Photographer and writer focusing on nature and the environment

6 responses »

  1. Lauren says:

    Hi Laurie I like the second photograph because it shows whats on the beach.

  2. ehpem says:

    Hi Laurie – I love that top photograph. Very subtle and simple and the perspective is captivating too – at first it looks like a close up of a coarse-grained sand beach.

    There is also a natural phenomenon call shell hash which results in sometimes very thick layers of small pieces of shell, usually subtidally and often covering quite large areas, and very white. So, it can be quite difficult to distinguish a midden from a natural shell deposit because, as you mention, in some areas of the coast shell middens are eroding onto the beaches, sometimes out of the beach surfaces and in some parts of the coast they are now drowned from changing sea levels.
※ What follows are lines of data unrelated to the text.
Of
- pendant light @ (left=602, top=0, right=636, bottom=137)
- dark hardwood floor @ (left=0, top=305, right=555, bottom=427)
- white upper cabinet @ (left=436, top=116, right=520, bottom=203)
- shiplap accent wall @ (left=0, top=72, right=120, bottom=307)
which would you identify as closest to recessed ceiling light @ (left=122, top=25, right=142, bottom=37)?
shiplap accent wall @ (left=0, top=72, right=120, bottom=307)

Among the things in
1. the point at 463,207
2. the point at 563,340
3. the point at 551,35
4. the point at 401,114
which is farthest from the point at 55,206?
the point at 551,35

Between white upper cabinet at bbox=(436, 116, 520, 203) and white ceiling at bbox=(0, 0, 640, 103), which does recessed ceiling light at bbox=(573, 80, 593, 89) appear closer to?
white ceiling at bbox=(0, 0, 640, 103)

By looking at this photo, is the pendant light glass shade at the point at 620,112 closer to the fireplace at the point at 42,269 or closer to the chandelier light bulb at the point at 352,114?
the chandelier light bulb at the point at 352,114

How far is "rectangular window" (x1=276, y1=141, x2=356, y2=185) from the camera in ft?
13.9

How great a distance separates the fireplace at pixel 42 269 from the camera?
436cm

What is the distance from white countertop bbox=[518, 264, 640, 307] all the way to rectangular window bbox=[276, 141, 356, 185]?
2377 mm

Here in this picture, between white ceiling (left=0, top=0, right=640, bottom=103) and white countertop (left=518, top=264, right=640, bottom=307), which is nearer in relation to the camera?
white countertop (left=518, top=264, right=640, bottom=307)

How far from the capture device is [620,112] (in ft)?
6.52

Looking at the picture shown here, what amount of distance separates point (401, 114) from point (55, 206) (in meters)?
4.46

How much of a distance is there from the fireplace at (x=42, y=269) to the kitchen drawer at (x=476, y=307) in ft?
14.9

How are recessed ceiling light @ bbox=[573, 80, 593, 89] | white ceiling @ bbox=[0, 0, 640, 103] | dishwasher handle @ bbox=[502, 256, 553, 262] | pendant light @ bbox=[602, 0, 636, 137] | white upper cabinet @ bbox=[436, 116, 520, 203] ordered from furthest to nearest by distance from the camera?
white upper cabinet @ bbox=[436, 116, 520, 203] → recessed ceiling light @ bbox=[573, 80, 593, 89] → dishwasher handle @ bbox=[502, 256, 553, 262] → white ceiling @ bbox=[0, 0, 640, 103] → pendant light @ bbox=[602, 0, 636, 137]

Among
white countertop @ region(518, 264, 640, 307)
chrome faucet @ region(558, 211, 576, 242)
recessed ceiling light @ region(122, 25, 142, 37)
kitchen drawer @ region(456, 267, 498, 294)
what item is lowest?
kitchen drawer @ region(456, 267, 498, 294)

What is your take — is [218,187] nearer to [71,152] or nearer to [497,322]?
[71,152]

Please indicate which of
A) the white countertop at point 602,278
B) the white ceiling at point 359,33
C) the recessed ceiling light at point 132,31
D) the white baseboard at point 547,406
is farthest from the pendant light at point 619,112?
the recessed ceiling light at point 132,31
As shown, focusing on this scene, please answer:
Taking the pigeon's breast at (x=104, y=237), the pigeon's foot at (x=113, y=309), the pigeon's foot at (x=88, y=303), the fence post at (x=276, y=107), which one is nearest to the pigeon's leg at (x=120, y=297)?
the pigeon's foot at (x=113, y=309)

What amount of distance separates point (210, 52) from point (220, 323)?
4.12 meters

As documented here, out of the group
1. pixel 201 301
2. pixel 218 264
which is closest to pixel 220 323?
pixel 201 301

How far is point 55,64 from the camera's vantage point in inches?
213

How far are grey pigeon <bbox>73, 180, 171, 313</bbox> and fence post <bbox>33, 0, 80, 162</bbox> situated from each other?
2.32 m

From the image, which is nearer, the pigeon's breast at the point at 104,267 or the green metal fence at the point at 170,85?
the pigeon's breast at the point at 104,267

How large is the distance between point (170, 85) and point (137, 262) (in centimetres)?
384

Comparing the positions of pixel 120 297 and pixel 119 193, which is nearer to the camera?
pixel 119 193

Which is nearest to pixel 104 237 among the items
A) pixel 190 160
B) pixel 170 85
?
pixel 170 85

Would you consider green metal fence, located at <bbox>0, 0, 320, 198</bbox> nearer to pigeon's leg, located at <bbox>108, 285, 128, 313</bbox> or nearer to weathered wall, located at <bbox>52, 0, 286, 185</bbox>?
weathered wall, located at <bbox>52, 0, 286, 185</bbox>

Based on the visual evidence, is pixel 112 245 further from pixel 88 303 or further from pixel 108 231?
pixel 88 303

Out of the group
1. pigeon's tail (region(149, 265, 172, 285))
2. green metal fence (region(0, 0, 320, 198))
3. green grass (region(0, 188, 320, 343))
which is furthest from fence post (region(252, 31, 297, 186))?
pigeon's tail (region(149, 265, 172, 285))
    You probably would have enjoyed the talk linked below (the link includes some information too) as it is about shores near to you. I went to it and was very interested. There are some publications in scientific journals about this topic as well, but they usually require some kind of library access. If you google “fedje intertidal archaeology” you will get lots of hits.

    http://qmackie.wordpress.com/2011/10/16/asbc-victoria-public-talk-tuesday-october-18-daryl-fedje/

  3. HeatherS says:

    Great post, Laurie! I loved the photos, and your discussion of the changing nature of edges. I think that’s especially true out here on the coast where we experience lots of tidal changes, shorelines, weather fronts, and mountain peaks. I’m glad I found your site – looking forward to exploring it further!